Key's poem, of course, became our national anthem - a celebration of our country's will and determination to survive and thrive and to defend our hard-fought freedoms.

That is our birthright as a nation.

This year, July 4, 2009, there are those who would say Old Glory is a bit frayed around the edges. Our nation's debt is growing, the country's economy is in recession, many Americans have lost jobs, we have friends and family fighting wars in far-flung places.

Those are harsh realities, but this nation has seen and survived much worse.

We took note this week of the celebrations in Iraq where America has lost many sons and daughters in the past several years deposing a tyrant and trying to bring peace to a trouble land.

As American troops pulled back from Iraqi cities, Iraqi President Jalal Talibani marked the return of sovereignty to his country saying: "While we celebrate this day, we express our thanks and gratitude to our friends in the coalition forces who faced risks and responsibilities and sustained casualties and damage while helping Iraq to get rid from the ugliest dictatorship and during the joint effort to impose stability and security."

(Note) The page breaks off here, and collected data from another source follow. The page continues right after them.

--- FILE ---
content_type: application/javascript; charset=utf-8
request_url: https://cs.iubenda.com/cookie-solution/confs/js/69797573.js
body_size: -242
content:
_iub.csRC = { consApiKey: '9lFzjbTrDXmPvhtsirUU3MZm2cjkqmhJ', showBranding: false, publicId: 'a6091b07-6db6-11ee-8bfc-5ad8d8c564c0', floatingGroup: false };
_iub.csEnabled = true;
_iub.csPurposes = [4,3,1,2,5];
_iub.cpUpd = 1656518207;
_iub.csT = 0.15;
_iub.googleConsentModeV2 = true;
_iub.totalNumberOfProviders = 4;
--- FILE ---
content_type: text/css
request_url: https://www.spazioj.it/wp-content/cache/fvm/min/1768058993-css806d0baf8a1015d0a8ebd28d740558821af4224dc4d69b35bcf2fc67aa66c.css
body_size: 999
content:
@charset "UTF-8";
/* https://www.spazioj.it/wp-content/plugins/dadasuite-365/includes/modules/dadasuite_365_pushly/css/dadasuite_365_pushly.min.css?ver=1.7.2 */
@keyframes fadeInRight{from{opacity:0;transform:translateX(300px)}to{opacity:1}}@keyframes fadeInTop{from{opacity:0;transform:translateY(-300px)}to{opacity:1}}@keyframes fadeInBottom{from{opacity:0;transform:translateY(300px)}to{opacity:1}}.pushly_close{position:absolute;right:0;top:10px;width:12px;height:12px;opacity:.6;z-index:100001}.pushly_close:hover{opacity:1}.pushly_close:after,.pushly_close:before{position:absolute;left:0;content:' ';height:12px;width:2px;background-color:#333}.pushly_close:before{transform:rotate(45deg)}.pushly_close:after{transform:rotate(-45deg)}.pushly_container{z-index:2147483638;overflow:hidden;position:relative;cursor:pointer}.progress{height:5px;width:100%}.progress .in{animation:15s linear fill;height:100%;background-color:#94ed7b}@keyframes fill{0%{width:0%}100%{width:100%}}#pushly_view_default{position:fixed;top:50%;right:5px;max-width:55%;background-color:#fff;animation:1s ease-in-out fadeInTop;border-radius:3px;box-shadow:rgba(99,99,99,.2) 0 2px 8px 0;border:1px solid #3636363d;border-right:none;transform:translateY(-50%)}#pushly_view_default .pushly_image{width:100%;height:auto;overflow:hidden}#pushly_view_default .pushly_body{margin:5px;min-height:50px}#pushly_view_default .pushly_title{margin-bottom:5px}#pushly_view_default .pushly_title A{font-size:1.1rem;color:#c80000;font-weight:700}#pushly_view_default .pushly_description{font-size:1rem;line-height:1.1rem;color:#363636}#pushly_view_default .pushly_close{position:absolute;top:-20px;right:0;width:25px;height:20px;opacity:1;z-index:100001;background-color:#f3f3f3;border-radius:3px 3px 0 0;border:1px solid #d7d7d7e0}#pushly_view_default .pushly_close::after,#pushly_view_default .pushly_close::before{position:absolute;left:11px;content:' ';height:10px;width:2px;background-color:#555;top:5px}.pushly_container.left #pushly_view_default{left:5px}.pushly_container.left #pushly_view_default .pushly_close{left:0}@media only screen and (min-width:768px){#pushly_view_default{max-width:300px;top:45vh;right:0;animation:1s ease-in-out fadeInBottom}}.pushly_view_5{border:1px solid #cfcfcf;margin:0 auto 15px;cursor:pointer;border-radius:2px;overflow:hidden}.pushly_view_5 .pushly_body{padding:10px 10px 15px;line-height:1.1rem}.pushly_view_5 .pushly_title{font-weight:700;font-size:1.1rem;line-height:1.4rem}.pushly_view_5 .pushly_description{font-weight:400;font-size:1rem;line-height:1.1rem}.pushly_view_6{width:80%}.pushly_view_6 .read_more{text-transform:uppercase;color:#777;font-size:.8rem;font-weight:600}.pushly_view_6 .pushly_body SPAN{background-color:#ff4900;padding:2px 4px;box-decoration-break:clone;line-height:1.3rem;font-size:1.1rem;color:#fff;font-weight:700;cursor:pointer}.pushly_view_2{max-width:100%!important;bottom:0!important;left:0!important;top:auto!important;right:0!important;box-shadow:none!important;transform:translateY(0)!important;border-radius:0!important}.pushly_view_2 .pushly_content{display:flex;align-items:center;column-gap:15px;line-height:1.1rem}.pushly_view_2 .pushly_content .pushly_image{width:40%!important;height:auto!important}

Iraq still has a long ways to go, but at least it has a chance to forge its own destiny and that is due in part to the sacrifices of our military men and women and those of other countries.

For Iraq and for America, July 2009 is a time for hope and for rededication to the causes of country and liberty and to recognize the sacrifices of those who have given their lives to secure them.

No one has expressed those sentiments better than our country's 16th president, Abraham Lincoln, as he dedicated the Soldiers' National Cemetery in Gettysburg, Pa., four months after the pivotal battle in the Civil War that tore our country apart:

"Four score and seven years ago our fathers brought forth on this continent, a new nation, conceived in Liberty, and dedicated to the proposition that all men are created equal.

Now we are engaged in a great civil war, testing whether that nation, or any nation so conceived and so dedicated, can long endure. We are met on a great battle-field of that war. We have come to dedicate a portion of that field, as a final resting place for those who here gave their lives that that nation might live. It is altogether fitting and proper that we should do this.

But, in a larger sense, we can not dedicate - we can not consecrate - we can not hallow - this ground. The brave men, living and dead, who struggled here, have consecrated it, far above our poor power to add or detract. The world will little note, nor long remember what we say here, but it can never forget what they did here. It is for us the living, rather, to be dedicated here to the unfinished work which they who fought here have thus far so nobly advanced. It is rather for us to be here dedicated to the great task remaining before us - that from these honored dead we take increased devotion to that cause for which they gave the last full measure of devotion - that we here highly resolve that these dead shall not have died in vain - that this nation, under God, shall have a new birth of freedom - and that government of the people, by the people, for the people, shall not perish from the Earth."

Lincoln's words ring as true today as they did in 1863. They challenge us to celebrate and rededicate ourselves to our country and its freedoms. Happy Fourth of July.